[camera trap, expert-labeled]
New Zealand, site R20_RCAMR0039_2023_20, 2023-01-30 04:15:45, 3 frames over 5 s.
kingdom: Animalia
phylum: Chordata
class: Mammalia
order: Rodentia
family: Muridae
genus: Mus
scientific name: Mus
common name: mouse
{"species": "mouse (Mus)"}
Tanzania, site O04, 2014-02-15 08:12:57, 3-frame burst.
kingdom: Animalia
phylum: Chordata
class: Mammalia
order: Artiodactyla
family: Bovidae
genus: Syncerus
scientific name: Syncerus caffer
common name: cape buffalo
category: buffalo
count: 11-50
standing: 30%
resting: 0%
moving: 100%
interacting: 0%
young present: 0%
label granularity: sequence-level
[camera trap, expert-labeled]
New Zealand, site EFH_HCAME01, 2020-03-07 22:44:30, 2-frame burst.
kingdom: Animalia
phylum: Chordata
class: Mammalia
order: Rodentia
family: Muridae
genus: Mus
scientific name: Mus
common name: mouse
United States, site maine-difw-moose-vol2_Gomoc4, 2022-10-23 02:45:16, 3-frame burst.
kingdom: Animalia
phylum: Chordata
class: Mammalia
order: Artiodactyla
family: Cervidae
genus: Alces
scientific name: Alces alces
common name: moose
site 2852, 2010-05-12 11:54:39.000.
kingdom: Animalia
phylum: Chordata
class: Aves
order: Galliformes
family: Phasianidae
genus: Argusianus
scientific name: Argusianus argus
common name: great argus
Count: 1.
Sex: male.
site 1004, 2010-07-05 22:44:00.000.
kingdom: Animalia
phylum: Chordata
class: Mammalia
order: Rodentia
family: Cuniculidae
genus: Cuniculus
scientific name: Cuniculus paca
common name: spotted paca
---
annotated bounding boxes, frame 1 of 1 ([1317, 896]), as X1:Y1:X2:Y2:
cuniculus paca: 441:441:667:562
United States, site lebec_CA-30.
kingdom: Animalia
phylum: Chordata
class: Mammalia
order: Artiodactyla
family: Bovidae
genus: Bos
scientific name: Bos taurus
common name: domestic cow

※ ※ ※

### Task requirements
Scan the material above for the string "family". Return each line where it occurs.

### Output
family: Muridae
family: Bovidae
family: Muridae
family: Cervidae
family: Phasianidae
family: Cuniculidae
family: Bovidae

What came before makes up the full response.